== PASSAGE TO READ

It’s no secret that crowdfunding is rife with concerns about fraud. Projects that get money on Kickstarter could easily abandon the project and keep the money they raised (or worse, not have a real project in mind to begin with). Enter the JOBS Act that was recently passed. It offers the opportunity for small businesses to solicit the general public for investment in their product or service. In exchange, businesses give investors an equity stake in their companies–a different animal than Kickstart’s donation-based model. This complicates securities law, which has traditionally been focused on protecting investors from fraud at the expense of accessibility (i.e. only certified investors and otherwise high net worth individuals could fund startup companies for equity). But now anyone can invest in a startup. To address this complication the JOBS Act stipulates that funding portals (like Indie GoGo or–my favorite one–Crowd BioVentures) must register with the SEC to comply with the law. If funding portals are not registered with the SEC they’re breaking the law. This much is clear. What the SEC will require for registration and how onerous the process will be is yet to be determined. The SEC is writing rules now, but it appears the process won’t exactly be a piece of cake.
So why isn’t the media reporting this? I only know the SEC has a rigorous regulatory framework in mind because I’ve done extensive research on the topic since I’m starting a funding portal. The impression the mainstream media tends to leave is that crowdfunding is a proverbial wild west and unsafe for “real” investment. Just watch the Wall Street Journal reporter below completely disregard the idea of crowdfunded investment because…eh…he’s “very nervous” about it. Not to mention this article where there’s no mention that the JOBS Act already has requirements in place for funding portals–requirements the SEC will enforce.

====

*QUESTIONS:*
A) Answer these questions using the passage on crowdfunding and the JOBS Act.
(i) In exchange for investment under the JOBS Act, what do businesses give investors?
(ii) What must funding portals do to comply with the law?
(iii) Why has the writer done extensive research on the SEC's plans?
B) Extend the passage on crowdfunding and the JOBS Act, picking up after its final sentence.

== STORED DATA

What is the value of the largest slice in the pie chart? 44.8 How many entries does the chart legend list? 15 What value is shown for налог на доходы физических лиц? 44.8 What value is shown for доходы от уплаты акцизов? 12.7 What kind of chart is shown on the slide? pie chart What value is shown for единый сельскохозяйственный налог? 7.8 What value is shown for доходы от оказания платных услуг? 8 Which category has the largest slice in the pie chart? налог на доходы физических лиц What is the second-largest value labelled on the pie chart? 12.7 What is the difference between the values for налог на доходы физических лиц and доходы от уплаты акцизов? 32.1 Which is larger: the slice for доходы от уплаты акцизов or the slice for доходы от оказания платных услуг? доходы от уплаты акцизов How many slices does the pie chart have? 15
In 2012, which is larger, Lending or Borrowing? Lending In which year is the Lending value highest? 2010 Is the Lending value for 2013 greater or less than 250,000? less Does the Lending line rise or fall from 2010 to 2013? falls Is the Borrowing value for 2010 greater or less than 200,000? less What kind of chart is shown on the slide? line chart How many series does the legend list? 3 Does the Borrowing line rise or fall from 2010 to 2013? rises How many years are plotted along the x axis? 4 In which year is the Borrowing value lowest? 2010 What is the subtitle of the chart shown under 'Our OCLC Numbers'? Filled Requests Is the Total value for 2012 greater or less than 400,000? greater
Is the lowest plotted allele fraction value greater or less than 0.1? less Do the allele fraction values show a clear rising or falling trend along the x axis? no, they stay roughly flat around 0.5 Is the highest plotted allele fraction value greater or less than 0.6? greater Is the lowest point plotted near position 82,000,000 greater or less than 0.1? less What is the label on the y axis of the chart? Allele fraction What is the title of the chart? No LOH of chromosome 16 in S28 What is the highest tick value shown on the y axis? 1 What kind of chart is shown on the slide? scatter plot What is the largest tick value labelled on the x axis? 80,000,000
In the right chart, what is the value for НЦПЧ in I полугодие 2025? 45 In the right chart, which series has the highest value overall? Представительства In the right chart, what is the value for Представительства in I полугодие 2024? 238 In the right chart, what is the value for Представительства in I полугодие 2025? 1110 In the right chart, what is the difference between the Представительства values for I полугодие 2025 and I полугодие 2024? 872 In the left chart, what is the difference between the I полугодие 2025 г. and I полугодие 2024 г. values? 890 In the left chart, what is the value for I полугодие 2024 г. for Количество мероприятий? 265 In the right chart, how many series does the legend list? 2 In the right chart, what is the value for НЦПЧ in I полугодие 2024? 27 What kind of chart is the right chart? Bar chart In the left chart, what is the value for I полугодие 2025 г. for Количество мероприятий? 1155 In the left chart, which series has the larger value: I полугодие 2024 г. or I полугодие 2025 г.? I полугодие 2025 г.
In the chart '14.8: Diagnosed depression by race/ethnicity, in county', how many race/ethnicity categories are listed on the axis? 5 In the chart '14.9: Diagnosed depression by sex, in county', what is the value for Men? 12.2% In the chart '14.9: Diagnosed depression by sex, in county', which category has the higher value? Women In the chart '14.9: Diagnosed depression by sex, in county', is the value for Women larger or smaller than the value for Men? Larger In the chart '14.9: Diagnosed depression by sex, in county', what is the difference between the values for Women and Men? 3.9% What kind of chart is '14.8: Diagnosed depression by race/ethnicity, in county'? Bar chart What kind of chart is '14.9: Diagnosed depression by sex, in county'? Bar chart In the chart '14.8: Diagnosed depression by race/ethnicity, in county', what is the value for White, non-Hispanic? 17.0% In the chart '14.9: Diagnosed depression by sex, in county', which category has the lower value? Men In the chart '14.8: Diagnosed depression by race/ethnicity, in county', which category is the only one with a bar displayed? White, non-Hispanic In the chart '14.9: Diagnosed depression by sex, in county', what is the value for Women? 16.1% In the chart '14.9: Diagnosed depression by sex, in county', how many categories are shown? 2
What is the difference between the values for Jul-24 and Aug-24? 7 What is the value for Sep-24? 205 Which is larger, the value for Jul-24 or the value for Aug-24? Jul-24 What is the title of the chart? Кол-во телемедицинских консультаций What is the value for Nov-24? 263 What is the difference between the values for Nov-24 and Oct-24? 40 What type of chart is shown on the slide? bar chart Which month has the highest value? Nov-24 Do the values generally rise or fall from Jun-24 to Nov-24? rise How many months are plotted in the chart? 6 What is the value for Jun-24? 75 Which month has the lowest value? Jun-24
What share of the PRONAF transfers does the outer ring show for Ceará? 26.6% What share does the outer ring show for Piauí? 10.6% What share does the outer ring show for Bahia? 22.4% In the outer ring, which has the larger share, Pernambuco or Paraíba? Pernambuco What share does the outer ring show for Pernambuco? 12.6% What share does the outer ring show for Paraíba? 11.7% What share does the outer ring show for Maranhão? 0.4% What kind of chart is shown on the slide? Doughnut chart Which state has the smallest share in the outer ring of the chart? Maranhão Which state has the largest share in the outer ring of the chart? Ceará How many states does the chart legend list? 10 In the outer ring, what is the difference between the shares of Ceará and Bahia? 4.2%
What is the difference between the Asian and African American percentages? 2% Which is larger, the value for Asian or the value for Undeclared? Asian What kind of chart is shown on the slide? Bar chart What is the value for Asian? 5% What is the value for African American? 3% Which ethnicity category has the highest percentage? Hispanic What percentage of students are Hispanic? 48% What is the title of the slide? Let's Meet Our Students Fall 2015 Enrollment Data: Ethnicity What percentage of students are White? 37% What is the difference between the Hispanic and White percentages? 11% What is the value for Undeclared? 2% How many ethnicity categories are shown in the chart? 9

====

*REPLIES:*
A)
(i) They give investors an equity stake in their companies.
(ii) They must register with the SEC.
(iii) The writer is starting a funding portal.

B)
Rather than spooking investors about a new paradigm with the potential to reinvigorate the American economy, shouldn’t they be taking a more pro-business approach? They ought to report what crowdfunding platforms, potential investors, the SEC, and other interested parties think needs to be done to ensure investor protection and maintain the legitimacy of crowdfunding. There’s no need for spooks in a market like this, especially since everyone involved–including crowdfunding portals–seems to agree proper regulations are key to making this work. And everyone involved also seems to agree this will stimulate the economy. When’s the last time you saw Republicans and Democrats coming together like in the video below?
http://video.msnbc.msn.com/the-daily-rundown/47518613#47518613
So while I think caution is good for anything involving securities or personal finance, I also think the media is doing a disservice to the American public by not giving proper attention to real issues and focusing on the spook factor. This isn’t about a few cases of fraud that will inevitably happen (and land people in jail, just like fraud in investment banking). It’s about putting the right regulatory framework in place to get our economy back on track. Why isn’t the discussion centered around that?